Il programma si apre il 19 settembre con una performance corale che intreccia moda, danza, parola e musica: sul palco Zineb Hazim, designer marocchina accompagnata dai suoni di BooggaZogga e dalle parole di Houbabi. La serata prosegue con Yunis, artista elettronico sperimentale, si conclude con Janubi, piattaforma fondata da Elyes Fatnassi che porta nei club i ritmi del sud globale contro l’omologazione occidentale.

Il 20 settembre la rassegna si sposta sul terreno dell’audiovisivo e della riflessione: l’installazione Abito di Confini di Opher Thomson racconta la migrazione attraverso il cammino e ciò che segna, mentre l’incontro A Seventh Man, mette in dialogo Justin Randolph Thompson, Pierluigi Musarò e Jermay Michael Gabriel a partire dall’opera di John Berger e Jean Mohr. In serata arriva Men Bled Le Bled, cartografia audiovisiva firmata da Houbabi insieme a Houssem Ben Rabia e Francesco Fiore De Conno, seguita dalla doppia performance di Sofia Jernberg, cantante etiope-svedese dalla vocalità radicale, e dello stesso Gabriel con Colonna አም, indagine performativa sulla monumentalità coloniale italiana. La giornata si chiude con il djset Zahma del producer egiziano Adù, un viaggio sonoro che intreccia Mediterraneo e dancefloor globali.

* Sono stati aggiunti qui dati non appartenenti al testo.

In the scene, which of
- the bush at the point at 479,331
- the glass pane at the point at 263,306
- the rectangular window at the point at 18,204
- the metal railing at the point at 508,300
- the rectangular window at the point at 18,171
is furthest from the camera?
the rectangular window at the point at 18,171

Il 21 settembre si inizia invece con il workshop Embodied Explorations di Michael Hanna, danzatore e attivista egiziano, che propone un lavoro sul corpo come archivio di resistenza e immaginazione. Ci sarà un laboratorio con il gruppo Tatreez Napoli e un dibattito aperto con i Giovani Palestinesi di Bologna, partner del festival insieme a Capovolte Edizioni. In serata, spazio alla musica di Samah Boulmona e Ali Hout con Shurum Burum, un set che reinterpreta i maestri della canzone araba e le voci della resistenza, seguito dalla performance di Hanna Kinetic Echoes: A Solo of Sumud, solo esplora il viaggio somatico del superare le avversità, riecheggiando sia la forza personale che la resilienza collettiva riscontrata nella storia. La chiusura sarà accompagnata da un aperitivo il cui ricavato sarà interamente donato alle attività che i Giovani Palestinesi di Bologna portano avanti.

«Il festival – conclude Houbabi – è espressione di un lavoro complesso e collettivo, il risultato di una serie di stimoli che ho ricevuto dalla comunità presente qui in città e dalla maggior parte delle persone che ne fanno parte. Qui, però, non è il pubblico che definisce che tipo di ambiente deve essere. Qui non accettiamo il feticismo dell’esotico. Qui non ci interessa centellinare le parole da dire e non dire affinché la bianchezza non si scomodi troppo. Perciò dico: se questo non è uno spazio che non comprendete ancora, nonostante sia molto chiaro, non venite. Non venite.»